Chef digs into his culinary ancestry to reconnect with traditional Indigenous foods
Oglala Lakota chef Sean Sherman is bringing back real food and focusing on traditional Indigenous cuisine. And no, he isn't talking about fry bread.
His focus in on real, Indigenous foods, wild game and locally sourced ingredients. He stays away from European staples like wheat flour, dairy, sugar and domestic pork and beef.
"I kind of had a point where I just realized there wasn't any representation of Native foods around us," said Sherman. "And it just really made me curious to know more and I just really wanted to know, like, 'What were my Lakota ancestors eating?' So it kind of shot me on a path of trying to figure it all out."
Modernizing the traditional
"We see this being something so much more beautiful and so much more healthy for the future and for all of our communities and to really help preserve and revitalize a lot of culture through food."
The Sioux Chef is not the only thing on Sherman's plate either. Knowing he couldn't just go out and buy a book about cooking Indigenous foods, he decided to create his own: The Sioux Chef's Indigenous Kitchen. It focuses on modern Indigenous cuisine of the Dakota and Minnesota territories.
The diversity of Indigenous cuisine
Looking ahead, Sherman is working on opening a restaurant and training centre in Minneapolis, where people can go to learn all about North American traditional Indigenous food systems.
And that's not all for the Indigenous chef. He plans on helping Indigenous communities across North America develop their own traditional food businesses. "We want to help design each of those food businesses to be unique for whatever tribe and region and culture and history is right there," said Sherman.
"We just really want to see communities have these food businesses, to have the access to the healthy foods, to really train the next generation," said Sherman.
A recipe from The Sioux Chef's Indigenous Kitchen
Squash and Apple Soup with Fresh Cranberry Sauce
Wagmú na Tȟaspáŋ Waháŋpi nakúŋ Watȟókeča T'áǧa Yužápi
Serves 4 to 6
This rich, flavorful soup has a creamy texture without cream.

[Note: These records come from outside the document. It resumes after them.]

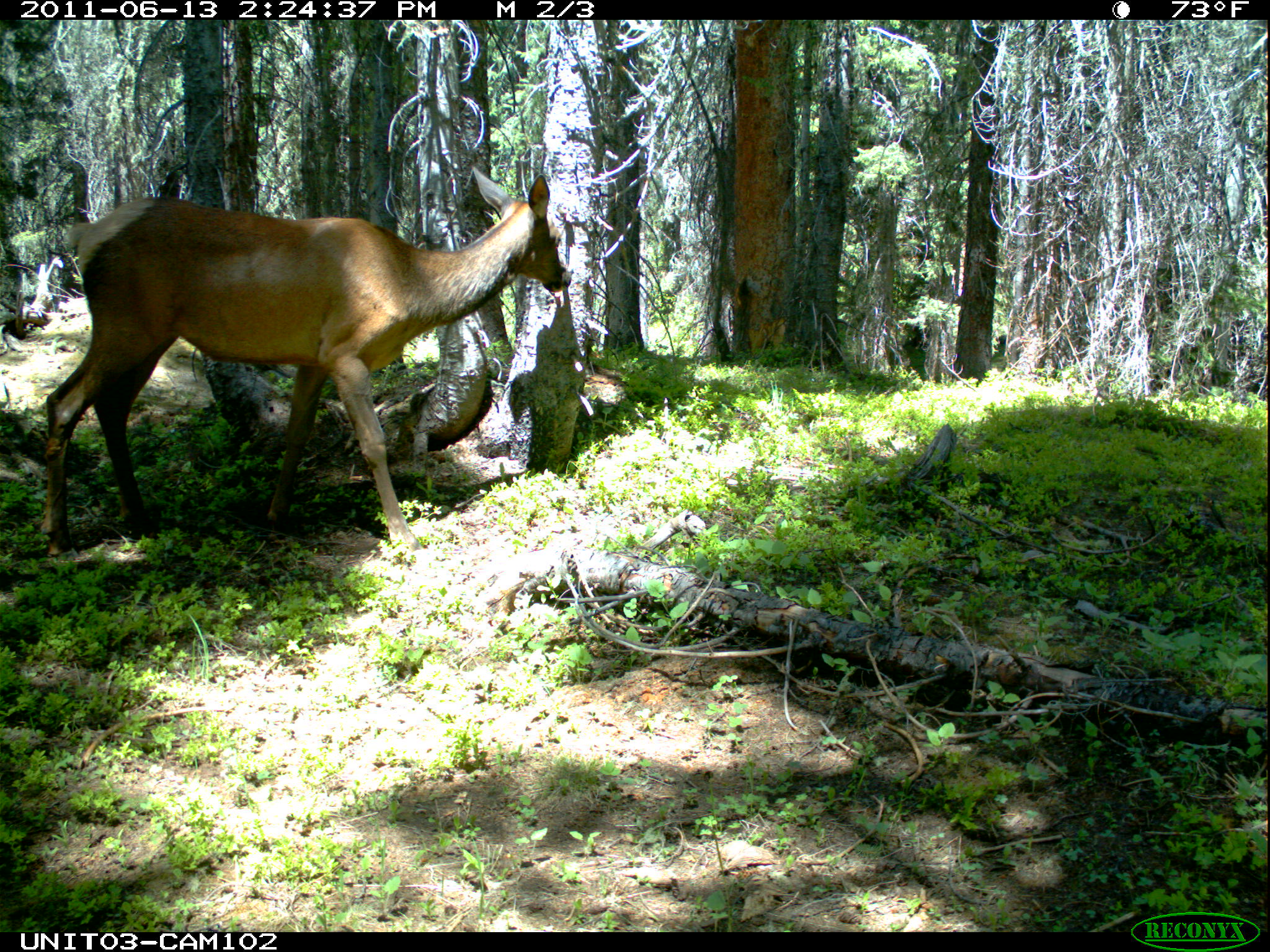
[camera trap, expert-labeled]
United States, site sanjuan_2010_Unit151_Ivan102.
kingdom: Animalia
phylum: Chordata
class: Mammalia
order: Artiodactyla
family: Cervidae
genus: Cervus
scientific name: Cervus elaphus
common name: red deer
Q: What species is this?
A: Cervus elaphus (red deer).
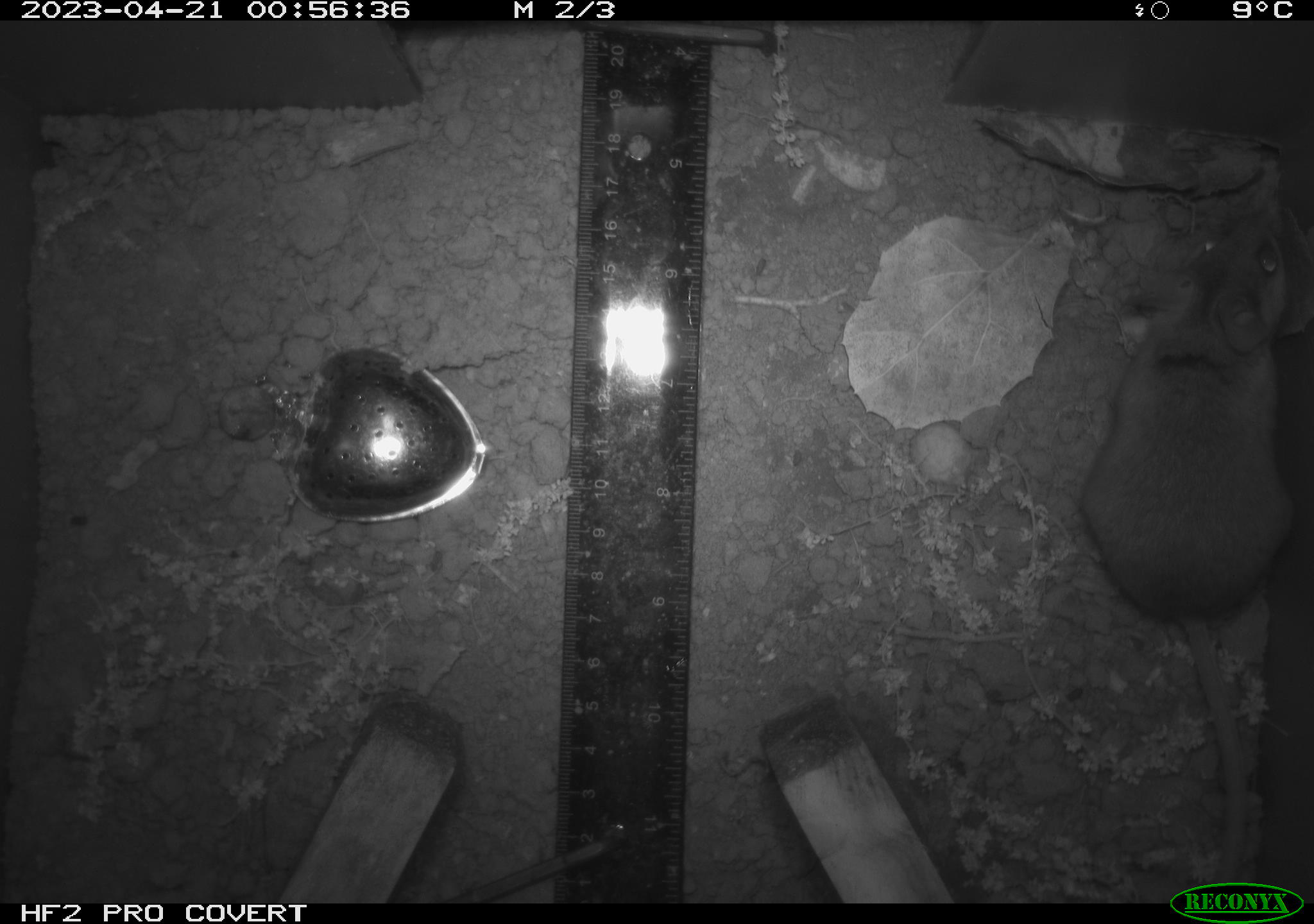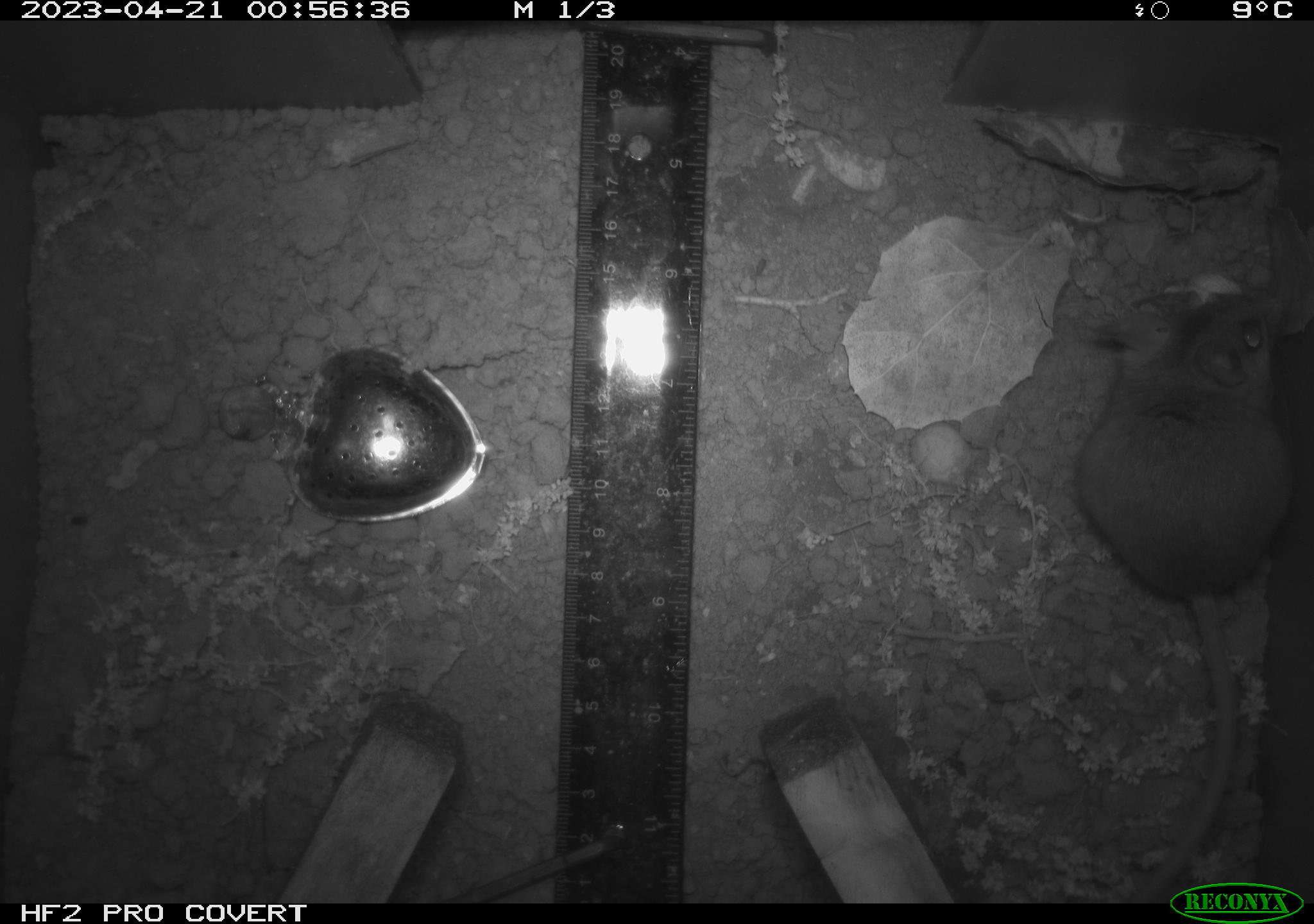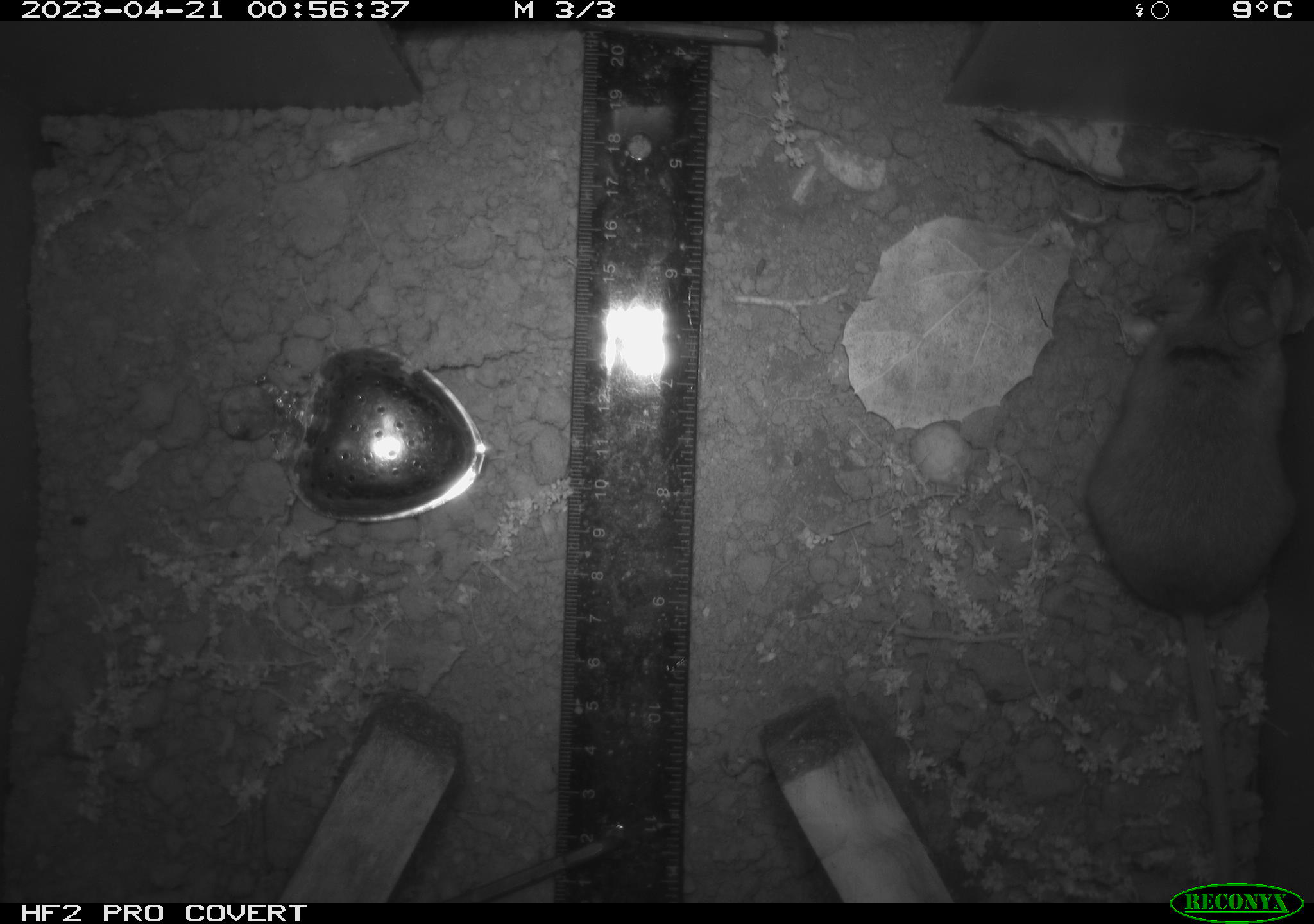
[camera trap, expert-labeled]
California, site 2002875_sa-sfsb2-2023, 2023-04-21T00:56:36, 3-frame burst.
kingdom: Animalia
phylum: Chordata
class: Mammalia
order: Rodentia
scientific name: Rodentia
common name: mouse species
Mouse species (Rodentia).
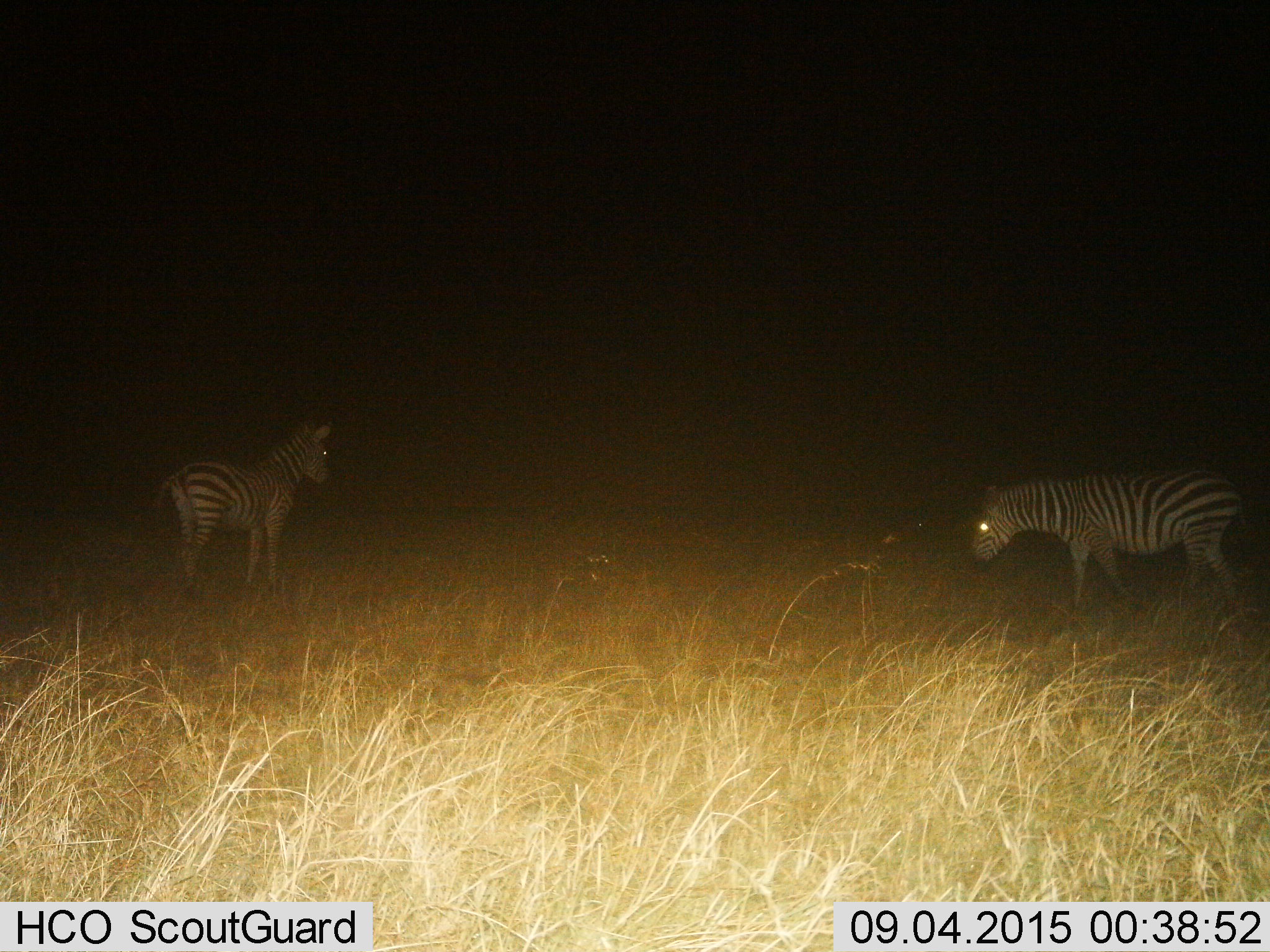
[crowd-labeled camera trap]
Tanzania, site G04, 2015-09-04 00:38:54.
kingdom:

We use the small, tart crab apples that grow in backyards and along the borders of farm fields.
2 tablespoons sunflower oil
1 wild onion, chopped, or ¼ cup chopped shallot
2 pounds winter squash, seeded, peeled, and cut into 1-inch cubes
1 tart apple, cored and chopped
1 cup cider
3 cups Corn Stock or vegetable stock
1 tablespoon maple syrup or more to taste
Salt to taste
Sumac to taste
Cranberry sauce or chopped fresh cranberries for garnish
Heat the oil in a deep, heavy saucepan over medium heat and sauté the onion, squash, and apple until the onion is translucent, about 5 minutes. Stir in the cider and stock, increase the heat, and bring to a boil. Reduce the heat and simmer until the squash is very tender, about 20 minutes. With an immersion blender or working in batches with a blender, puree the soup and return to the pot to warm. Season to taste with maple syrup, salt, and sumac. Serve with a dollop of cranberry sauce.